Imagine a world in which Rhimes doesn’t run an empire responsible for five ABC shows — Grey’s Anatomy, Scandal, The Catch, How to Get Away With Murder, and the latest addition coming this fall, Still Star-Crossed. How would Rhimes spend her time? Surprisingly, her life would be similar to what Scandal‘s President Fitzgerald Grant might do after his second term ends.

“Okay, here’s where I’m going to embarrass myself, but I want to make jam in Vermont,” she said, making the audience erupt in laughter. “I’d catch up on all my shows, read my books.”

Rhimes has a sassy reply for questions about her female characters.

“I get asked this question so much: ‘How do you create such smart, strong women?'” Rhimes said. “And I’m like, ‘Is the alternative weak, stupid women?’ I don’t understand the question. Like, it’s not a goal. They’re just people. Women are strong. I literally don’t understand the question when I’m asked it. I don’t know how to write people any other way than being the people that they are, like women that I know. So it’s not a goal — it’s just reality.”
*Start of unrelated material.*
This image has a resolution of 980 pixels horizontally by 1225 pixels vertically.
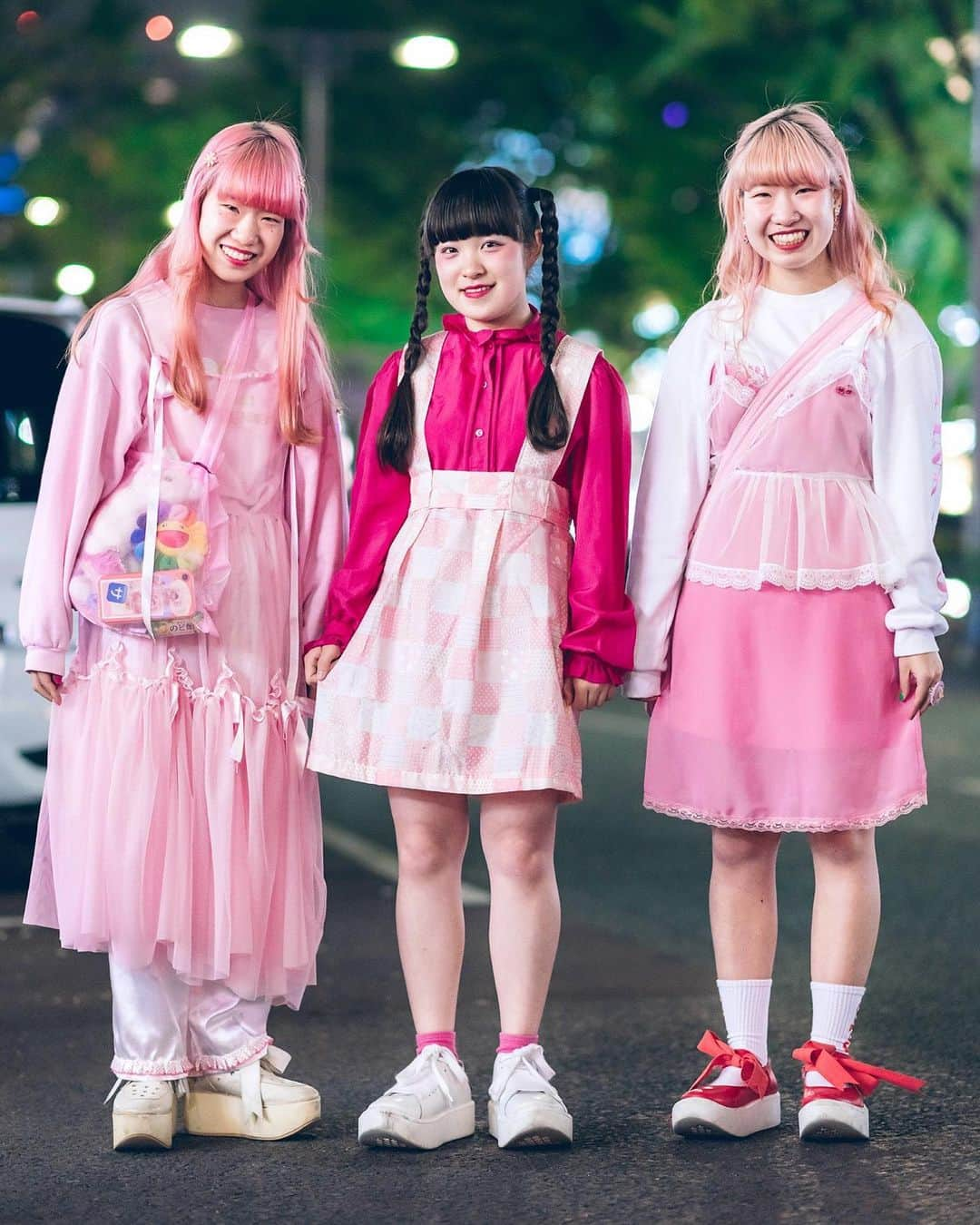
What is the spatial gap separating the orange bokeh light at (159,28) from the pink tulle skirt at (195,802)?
34314 millimetres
She suspects a TV bubble is on the horizon.

“To me, it feels like we’re on this very interesting frontier,” Rhimes said of the ever-evolving TV business. “There might be a weird peak and bubble. There are so many programs out there now. I think 10 years ago, five years ago, there were like 40 dramas and now there are like 357 dramas. That’s all the different mediums, and that’s crazy. Everything’s much more specific to a different audience, a specific audience — you can find your show. And you have to find it. It could be on your phone — there’s all these different places. So that’s a little interesting.” Rhimes continued: “There’s a bubble that might burst at some point, at the tipping point. But even that, I’m intrigued to see what that means and what that will bring. I don’t approach any of it with fear because there’s no point. It’s something I can’t control. And I’m very good about not worrying about things I can’t control.”